The proper fix is a per-host advisory lease in the shared boochat DB that BooControl's scheduler requires and the other three writers honor.

What ships (scope)

  1. control_host_leases table (owned by the BooControl schema, since it is the only required holder; the others are voluntary honorers): holder id, purpose, expires_at, heartbeat timestamp, keyed by provider_id.
  2. Lease lifecycle service in apps/control: acquire (atomic, conditional insert/update), heartbeat (extend expires_at), release, and expiry sweep (a crashed holder's lease lapses without manual cleanup).
  3. The honor-protocol in all four writers: before dispatching to a host, check for an active exclusive lease held by someone else; if present, queue behind it or fail fast with a clear "host leased for " signal. A shared (non-exclusive) lease for ordinary interactive traffic is the default; bench/eval take an exclusive lease.
  4. BooControl consumes it through the existing seam. P3 left acquireHostAccess(providerId, purpose): Promise<HostGrant> in apps/control/src/services/host-access.ts as a no-op returning {ok: true}. This batch swaps its body for a real lease acquire+heartbeat WITHOUT touching the bench engine (which already gates every run through the seam, design §8).
  5. Unattended bench scheduling + reproducible concurrency sweeps unlock once the lease exists (the deferred half of BooControl P3).

Out of scope

  • Cross-host scheduling / global GPU arbitration beyond per-host leases (YAGNI: reopen if per-host leases prove insufficient — implementation-plan Deferred section).
  • Frontier-provider coordination (no single-GPU contention there).
  • Replacing llama-swap's own on-demand eviction; the lease coordinates callers, not the swap engine.

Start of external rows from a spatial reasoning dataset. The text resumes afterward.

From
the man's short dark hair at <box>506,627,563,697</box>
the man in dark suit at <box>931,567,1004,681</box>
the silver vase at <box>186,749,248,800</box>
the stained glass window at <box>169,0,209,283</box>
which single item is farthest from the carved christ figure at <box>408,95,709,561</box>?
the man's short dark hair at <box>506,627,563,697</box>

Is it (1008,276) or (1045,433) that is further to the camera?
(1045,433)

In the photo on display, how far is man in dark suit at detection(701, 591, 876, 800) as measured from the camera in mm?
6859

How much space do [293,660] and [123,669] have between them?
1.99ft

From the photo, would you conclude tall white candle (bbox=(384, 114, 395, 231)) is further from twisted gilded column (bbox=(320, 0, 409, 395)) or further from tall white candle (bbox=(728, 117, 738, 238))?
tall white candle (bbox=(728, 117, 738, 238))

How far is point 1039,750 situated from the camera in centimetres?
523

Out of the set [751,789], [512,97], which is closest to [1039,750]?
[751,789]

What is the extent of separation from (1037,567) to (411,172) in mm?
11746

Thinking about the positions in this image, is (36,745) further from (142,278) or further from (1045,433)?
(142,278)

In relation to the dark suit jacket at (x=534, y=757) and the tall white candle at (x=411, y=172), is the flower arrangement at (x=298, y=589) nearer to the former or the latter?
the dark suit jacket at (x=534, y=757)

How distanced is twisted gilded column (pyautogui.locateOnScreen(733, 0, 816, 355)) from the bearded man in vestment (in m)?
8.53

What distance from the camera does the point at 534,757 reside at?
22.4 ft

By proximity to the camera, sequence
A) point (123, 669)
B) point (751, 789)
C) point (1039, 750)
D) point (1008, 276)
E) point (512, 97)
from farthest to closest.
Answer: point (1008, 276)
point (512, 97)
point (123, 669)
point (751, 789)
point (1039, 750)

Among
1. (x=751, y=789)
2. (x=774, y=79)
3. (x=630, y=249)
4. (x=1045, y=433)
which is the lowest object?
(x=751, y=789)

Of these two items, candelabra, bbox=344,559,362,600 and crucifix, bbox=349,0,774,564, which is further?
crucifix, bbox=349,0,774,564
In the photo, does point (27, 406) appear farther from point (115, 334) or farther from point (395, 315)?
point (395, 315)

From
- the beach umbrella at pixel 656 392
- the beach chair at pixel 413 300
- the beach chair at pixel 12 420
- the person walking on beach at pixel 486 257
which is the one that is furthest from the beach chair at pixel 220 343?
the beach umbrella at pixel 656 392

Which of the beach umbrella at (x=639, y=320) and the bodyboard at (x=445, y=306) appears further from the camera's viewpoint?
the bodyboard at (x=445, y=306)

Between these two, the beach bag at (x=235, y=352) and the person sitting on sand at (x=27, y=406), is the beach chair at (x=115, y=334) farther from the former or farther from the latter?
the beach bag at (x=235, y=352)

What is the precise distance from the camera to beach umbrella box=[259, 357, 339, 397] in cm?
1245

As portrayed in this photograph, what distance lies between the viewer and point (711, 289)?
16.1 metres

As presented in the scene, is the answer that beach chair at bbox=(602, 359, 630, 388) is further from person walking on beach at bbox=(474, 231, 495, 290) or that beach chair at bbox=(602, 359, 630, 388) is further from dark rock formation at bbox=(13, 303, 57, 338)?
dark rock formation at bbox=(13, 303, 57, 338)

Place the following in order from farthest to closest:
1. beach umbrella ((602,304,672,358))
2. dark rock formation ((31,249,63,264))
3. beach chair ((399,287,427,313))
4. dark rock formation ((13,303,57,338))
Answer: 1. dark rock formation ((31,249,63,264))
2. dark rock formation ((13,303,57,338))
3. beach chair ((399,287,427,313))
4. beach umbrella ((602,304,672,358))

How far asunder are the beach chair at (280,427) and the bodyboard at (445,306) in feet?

Open questions (resolve before READY)

  • Exclusive vs shared semantics for interactive traffic. Do BooChat/BooCoder take a shared lease per turn (heavyweight) or only read the exclusive-lease flag before dispatch (lightweight, racy on the boundary)? Leaning lightweight: interactive writers read-before-dispatch; only bench/eval take exclusive holds.
  • Honor enforcement granularity. Per-request check vs per-session hold. A per-request check is cheap but a long chat turn could still straddle a lease acquisition. Acceptable for v1?
  • Heartbeat interval + lease TTL. Short TTL = fast crash recovery but more DB chatter; long TTL = a crashed bench blocks the host until expiry. Proposed: TTL 60s, heartbeat 20s.
  • Failure mode when the DB is unreachable. Fail-open (dispatch anyway, current behavior) or fail-closed (refuse)? Fail-open preserves chat availability; document the residual race.

Risks

Risk Mitigation
A crashed exclusive holder blocks a host TTL + heartbeat; expiry sweep reclaims lapsed leases
Honor-protocol drift across four services single shared lease-check helper in @boocode/contracts-adjacent shared code, consumed by all four; integration test per writer
DB unreachable mid-dispatch documented fail-open default; lease is advisory, never a hard dependency for interactive chat
Lease check adds latency to every chat turn lightweight read-before-dispatch (one indexed SELECT by provider_id); no per-turn write on the interactive path

References

  • BooControl design §8 Fleet coordination lease (P8 — cross-service) and the P3 seam contract (acquireHostAccess).
  • apps/control/src/services/host-access.ts — the seam to swap.
  • apps/control/src/schema.sql — where control_host_leases lands.